Friday, October 31, 2008

31 Oct 08 - Life is simple

sitting on my super comfy bed,with a pot of hot tea in the stillness of night.. (despite the noise of magjong from my sis' room - my mum+YX+her) actually life is very simple.
for my mum - a game of magjong is able to entertain her despite anxiousness on her long flight tomorrow.. for my sis n YX - card game (even simple gambling) or a song can make their day together..

every chinese new year, all friends n relatives will come n have fun in such 'social' gambling (it's such a norm, isnt it?). every often i'd be labelled as anti-social cos i dun involve in such 'bonding' at all.... distinctively, i was always 'left alone' by bosco's relatives cos i dun participate, not even at bosco's request. ... well, i guess that's me - making a stand for what i believe in. Come'on, do we really have to gamble to interact, to break the ice? there're a lot of healthy games, if u want to play! but i thank God thru the yrs, my family and friends understand my stand against gambling - be it social or heavy (white lies/ black lies, they are still lies).

.. cant help thinking abt what ZW told me today that i've been saying moving on with my life, but have i? .. honestly, i cant say i've moved on totally from the past.. afterall if it's that easy, i wont be in depression in first place.. but strange enough, i've been browsing at his facebook photos and updates.. this person whom i love so much, made my heaven and hell on earth.. the more i look at his photos,the more i dont know this person.. i'm surprised by this void of feelings myself! no pain,no hope,no disappointment, not even any pinch 'anger' which i tot i'm 'entitled' to ve..totally void of feelings for this person now. but yet, i cant say i've 101% gotten over him.. it's kinda complicated.. but i'm happy being single now - speaking what i feel, doing what i like..
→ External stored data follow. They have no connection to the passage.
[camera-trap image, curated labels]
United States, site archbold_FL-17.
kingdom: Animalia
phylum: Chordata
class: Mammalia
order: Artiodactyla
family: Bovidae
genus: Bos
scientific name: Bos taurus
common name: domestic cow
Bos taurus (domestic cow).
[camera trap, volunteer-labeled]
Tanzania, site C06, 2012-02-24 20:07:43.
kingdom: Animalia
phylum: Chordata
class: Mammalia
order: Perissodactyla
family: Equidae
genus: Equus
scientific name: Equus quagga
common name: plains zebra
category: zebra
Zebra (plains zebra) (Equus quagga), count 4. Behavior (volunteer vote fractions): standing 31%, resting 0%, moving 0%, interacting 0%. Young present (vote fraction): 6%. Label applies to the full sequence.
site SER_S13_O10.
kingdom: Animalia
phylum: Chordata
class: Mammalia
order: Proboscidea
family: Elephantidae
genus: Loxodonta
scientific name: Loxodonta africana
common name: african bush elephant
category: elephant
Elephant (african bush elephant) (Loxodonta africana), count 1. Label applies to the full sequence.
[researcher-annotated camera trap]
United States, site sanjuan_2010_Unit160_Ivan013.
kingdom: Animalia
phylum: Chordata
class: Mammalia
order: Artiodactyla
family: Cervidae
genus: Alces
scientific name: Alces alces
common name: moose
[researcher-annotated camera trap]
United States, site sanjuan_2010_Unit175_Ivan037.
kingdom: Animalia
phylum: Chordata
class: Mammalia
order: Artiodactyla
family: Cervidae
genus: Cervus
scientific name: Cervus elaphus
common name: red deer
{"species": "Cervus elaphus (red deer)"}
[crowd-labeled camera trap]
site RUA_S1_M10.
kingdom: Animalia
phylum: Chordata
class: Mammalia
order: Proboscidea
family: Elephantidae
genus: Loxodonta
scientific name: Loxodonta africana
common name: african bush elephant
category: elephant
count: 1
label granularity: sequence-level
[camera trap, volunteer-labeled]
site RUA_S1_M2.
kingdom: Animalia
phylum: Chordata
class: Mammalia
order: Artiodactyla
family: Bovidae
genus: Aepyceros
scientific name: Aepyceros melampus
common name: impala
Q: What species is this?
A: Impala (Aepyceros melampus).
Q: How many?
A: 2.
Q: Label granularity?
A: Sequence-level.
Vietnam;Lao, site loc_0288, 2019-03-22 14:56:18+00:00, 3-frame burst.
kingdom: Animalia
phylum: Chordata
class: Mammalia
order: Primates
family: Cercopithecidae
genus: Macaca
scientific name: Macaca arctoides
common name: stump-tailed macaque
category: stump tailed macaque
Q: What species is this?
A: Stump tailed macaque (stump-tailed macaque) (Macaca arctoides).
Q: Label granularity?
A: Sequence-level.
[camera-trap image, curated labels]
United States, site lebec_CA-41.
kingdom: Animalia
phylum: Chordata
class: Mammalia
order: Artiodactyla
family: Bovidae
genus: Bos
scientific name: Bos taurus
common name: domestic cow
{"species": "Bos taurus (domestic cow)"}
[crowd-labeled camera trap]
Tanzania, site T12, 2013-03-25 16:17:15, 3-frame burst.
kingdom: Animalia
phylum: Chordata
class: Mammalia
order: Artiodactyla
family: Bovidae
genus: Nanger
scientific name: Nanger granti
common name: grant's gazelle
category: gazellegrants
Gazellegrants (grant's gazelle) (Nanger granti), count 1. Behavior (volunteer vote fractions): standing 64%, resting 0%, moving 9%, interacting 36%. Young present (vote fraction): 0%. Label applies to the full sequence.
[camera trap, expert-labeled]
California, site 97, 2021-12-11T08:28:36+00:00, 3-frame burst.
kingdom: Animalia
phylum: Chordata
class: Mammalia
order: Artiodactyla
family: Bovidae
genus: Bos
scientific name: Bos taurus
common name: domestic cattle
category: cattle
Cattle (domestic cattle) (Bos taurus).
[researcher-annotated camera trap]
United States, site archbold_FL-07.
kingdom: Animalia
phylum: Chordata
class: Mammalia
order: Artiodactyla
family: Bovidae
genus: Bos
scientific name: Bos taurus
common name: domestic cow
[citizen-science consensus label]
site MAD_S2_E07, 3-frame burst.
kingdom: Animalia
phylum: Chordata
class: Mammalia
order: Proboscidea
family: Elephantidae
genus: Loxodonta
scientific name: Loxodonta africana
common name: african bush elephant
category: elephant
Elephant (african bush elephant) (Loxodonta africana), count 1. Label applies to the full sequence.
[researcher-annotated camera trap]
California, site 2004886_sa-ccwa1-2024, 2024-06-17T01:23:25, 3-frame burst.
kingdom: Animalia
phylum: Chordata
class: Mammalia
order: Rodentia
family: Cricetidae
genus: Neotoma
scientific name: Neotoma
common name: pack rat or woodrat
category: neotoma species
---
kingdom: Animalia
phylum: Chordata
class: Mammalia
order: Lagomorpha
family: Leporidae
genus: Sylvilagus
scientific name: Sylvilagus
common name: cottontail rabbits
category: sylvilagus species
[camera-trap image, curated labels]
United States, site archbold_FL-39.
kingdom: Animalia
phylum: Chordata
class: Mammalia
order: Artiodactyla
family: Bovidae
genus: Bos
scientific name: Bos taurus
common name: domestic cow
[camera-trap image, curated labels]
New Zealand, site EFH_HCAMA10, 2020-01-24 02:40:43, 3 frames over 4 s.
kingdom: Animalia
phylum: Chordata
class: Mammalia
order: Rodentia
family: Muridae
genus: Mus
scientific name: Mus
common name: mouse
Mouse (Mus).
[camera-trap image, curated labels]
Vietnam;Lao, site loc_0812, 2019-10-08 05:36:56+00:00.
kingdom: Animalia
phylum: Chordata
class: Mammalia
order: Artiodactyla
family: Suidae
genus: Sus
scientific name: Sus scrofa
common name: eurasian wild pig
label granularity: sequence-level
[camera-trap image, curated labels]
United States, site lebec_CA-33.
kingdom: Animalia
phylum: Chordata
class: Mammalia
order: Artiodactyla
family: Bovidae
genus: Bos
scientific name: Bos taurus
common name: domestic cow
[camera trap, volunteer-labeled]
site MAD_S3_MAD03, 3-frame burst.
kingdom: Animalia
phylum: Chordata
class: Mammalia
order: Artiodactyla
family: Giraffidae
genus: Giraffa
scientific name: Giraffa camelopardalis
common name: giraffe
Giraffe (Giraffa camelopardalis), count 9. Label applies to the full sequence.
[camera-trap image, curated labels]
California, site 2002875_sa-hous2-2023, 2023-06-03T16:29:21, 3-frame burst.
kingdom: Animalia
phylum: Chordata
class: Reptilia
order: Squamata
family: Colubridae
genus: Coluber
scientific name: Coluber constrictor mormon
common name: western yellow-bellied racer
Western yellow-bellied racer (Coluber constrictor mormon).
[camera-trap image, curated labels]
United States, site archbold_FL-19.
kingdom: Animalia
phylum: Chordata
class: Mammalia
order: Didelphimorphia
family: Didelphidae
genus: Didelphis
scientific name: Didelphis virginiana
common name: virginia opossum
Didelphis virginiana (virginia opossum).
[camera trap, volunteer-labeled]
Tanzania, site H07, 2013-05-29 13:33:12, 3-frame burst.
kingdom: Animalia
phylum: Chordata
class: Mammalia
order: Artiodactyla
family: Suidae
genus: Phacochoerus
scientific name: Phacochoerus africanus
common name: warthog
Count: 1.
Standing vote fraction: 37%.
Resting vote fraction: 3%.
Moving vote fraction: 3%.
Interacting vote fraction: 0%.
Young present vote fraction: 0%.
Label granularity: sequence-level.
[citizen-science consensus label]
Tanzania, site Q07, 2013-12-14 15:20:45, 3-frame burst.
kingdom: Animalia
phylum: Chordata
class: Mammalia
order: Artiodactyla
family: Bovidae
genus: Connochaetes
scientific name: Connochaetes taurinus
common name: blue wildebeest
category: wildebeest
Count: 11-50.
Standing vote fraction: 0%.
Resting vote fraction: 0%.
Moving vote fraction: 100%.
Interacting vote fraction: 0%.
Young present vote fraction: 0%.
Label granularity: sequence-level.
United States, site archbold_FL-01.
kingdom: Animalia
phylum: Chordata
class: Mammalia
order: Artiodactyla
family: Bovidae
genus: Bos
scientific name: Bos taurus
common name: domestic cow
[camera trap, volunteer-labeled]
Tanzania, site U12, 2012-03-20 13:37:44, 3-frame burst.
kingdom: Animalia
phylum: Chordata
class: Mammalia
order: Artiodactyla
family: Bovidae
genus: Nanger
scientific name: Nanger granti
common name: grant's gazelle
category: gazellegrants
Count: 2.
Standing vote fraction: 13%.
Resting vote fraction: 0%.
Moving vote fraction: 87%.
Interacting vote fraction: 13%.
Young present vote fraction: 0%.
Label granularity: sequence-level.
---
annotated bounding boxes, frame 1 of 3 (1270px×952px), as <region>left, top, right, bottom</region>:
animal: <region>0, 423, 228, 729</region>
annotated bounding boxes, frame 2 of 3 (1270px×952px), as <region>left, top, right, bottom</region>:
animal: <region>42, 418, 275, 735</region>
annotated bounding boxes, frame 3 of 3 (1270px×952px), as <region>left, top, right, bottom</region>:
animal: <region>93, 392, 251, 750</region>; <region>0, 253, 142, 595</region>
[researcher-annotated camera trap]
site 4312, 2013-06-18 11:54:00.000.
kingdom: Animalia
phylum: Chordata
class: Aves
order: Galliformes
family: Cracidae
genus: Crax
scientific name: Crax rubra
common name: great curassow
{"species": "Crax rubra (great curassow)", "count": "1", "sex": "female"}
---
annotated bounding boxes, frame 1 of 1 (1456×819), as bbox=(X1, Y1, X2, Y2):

suddenly, this tot 'i'd be single all my life' does not scare me anymore.. what will be will.. like what we always say in Amplify - if God has called you to it, you cant escape from it. meanwhile, be it church,work or social outings, i just want to be myself.. hopefully to re-live the Janet in her schooldays, the first-love relationship with God..

the world may fail and fall, but if you are with the Creator, how secured is it!